Spatial reasoning dataset excerpts:
########

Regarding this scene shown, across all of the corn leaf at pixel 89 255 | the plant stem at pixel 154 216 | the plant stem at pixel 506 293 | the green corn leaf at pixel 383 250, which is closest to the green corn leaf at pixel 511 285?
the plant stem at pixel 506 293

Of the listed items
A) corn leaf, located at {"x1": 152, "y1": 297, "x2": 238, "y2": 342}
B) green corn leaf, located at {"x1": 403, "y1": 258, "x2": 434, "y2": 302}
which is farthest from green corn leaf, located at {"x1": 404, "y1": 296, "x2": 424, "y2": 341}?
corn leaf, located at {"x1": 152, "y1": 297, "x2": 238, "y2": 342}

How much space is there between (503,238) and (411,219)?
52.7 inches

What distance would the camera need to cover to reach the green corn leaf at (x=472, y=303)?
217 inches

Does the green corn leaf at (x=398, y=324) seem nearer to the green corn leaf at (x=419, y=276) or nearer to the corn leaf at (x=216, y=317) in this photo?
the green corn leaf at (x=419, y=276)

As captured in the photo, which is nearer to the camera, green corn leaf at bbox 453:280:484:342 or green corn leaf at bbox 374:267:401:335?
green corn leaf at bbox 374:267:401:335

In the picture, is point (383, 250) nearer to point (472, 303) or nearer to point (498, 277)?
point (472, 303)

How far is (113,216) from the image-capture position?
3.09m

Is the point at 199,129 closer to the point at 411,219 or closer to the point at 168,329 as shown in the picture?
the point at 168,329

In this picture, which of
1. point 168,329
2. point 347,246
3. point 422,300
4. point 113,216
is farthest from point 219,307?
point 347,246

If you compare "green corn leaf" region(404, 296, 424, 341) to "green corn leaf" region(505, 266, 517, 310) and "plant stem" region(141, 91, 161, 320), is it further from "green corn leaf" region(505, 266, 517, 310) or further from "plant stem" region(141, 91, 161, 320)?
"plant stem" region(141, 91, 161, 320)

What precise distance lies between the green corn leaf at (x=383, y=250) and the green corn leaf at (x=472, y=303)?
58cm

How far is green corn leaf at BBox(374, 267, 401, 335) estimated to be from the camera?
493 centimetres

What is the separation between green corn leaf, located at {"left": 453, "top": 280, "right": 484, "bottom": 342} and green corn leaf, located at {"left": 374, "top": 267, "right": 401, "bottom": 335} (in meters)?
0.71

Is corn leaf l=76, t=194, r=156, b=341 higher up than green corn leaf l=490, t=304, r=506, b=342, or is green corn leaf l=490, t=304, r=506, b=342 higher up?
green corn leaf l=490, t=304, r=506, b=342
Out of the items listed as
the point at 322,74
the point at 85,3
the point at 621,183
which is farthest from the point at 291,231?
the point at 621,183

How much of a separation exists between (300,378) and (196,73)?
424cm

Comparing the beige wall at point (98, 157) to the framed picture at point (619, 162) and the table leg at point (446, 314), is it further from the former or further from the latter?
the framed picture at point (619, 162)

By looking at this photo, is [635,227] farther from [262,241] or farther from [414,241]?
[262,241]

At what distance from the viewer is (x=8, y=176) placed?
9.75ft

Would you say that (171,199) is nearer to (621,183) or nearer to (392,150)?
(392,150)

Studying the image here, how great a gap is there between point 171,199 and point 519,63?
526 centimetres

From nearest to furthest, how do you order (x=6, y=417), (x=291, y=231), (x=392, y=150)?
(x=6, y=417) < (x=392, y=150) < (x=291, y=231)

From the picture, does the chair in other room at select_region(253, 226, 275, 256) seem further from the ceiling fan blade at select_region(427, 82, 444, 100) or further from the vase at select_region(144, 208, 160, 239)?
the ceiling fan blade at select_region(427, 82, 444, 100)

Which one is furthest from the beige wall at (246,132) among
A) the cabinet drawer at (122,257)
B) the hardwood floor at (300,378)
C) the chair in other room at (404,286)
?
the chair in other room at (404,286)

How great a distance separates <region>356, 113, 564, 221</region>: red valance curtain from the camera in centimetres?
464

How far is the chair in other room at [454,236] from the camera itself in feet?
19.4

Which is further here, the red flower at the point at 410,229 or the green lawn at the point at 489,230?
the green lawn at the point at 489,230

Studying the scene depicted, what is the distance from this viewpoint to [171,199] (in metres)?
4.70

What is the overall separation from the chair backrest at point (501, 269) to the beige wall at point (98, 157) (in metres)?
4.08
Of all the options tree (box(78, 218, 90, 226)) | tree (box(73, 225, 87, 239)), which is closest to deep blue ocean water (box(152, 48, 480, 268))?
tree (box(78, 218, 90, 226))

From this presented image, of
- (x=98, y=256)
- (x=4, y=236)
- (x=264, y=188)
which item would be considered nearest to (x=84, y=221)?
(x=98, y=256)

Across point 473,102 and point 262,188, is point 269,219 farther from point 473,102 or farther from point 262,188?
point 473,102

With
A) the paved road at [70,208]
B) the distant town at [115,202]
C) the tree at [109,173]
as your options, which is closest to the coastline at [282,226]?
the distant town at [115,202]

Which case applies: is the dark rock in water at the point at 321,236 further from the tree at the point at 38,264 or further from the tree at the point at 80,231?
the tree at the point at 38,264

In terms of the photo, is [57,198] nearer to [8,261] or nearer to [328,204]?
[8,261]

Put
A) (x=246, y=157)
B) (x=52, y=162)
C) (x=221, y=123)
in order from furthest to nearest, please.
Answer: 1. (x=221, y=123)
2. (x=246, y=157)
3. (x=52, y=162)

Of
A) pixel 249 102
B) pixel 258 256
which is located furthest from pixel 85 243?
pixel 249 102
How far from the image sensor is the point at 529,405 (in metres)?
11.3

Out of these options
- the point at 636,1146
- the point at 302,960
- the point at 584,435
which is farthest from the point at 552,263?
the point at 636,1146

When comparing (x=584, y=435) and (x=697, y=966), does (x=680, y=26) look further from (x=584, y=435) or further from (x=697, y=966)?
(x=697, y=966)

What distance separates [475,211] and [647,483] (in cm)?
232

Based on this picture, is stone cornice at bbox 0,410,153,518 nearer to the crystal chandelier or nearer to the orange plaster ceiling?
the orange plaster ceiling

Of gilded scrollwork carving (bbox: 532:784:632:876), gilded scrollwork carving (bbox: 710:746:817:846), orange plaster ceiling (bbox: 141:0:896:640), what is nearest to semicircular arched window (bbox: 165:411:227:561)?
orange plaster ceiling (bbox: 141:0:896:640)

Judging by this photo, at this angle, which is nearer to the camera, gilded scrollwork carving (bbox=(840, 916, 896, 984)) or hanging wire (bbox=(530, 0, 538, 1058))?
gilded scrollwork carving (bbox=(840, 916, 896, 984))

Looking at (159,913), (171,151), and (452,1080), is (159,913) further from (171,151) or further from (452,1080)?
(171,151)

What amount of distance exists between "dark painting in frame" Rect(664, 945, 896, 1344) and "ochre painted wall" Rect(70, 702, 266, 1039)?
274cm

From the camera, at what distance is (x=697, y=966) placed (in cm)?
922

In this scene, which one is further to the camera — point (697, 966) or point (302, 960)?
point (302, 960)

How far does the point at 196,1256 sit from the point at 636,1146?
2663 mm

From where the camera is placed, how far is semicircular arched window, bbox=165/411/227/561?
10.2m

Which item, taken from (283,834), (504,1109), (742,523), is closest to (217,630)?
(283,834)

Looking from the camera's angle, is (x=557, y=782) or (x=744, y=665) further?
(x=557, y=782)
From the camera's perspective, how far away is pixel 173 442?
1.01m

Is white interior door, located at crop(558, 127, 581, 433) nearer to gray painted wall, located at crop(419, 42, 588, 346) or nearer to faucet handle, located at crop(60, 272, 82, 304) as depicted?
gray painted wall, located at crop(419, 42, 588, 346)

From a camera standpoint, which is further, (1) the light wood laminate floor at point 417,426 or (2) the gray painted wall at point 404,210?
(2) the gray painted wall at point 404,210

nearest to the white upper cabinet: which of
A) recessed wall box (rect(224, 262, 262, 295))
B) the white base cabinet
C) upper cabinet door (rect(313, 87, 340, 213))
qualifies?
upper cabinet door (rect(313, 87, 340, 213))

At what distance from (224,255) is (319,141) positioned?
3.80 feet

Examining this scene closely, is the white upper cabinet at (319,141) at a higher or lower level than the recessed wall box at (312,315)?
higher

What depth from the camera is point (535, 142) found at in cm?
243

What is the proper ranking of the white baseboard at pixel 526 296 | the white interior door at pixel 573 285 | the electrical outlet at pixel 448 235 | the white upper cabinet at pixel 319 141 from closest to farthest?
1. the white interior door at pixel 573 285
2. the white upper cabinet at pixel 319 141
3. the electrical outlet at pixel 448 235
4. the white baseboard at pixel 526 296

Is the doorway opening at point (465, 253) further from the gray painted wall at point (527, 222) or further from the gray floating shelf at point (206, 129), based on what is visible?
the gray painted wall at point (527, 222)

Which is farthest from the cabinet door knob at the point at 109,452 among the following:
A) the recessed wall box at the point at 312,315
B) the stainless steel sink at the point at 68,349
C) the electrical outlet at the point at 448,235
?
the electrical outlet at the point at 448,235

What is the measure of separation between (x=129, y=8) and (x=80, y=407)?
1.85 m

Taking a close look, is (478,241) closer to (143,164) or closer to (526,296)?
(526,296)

########

Task description: Rewrite the part of the data that opens with the line containing "What is the measure" and continues through the end of the data. Swap each "closer" for "nearer" and leave everything else unchanged.

Reply:
What is the measure of separation between (x=129, y=8) and (x=80, y=407)?
1.85 m

Taking a close look, is (478,241) nearer to (143,164) or nearer to (526,296)?
(526,296)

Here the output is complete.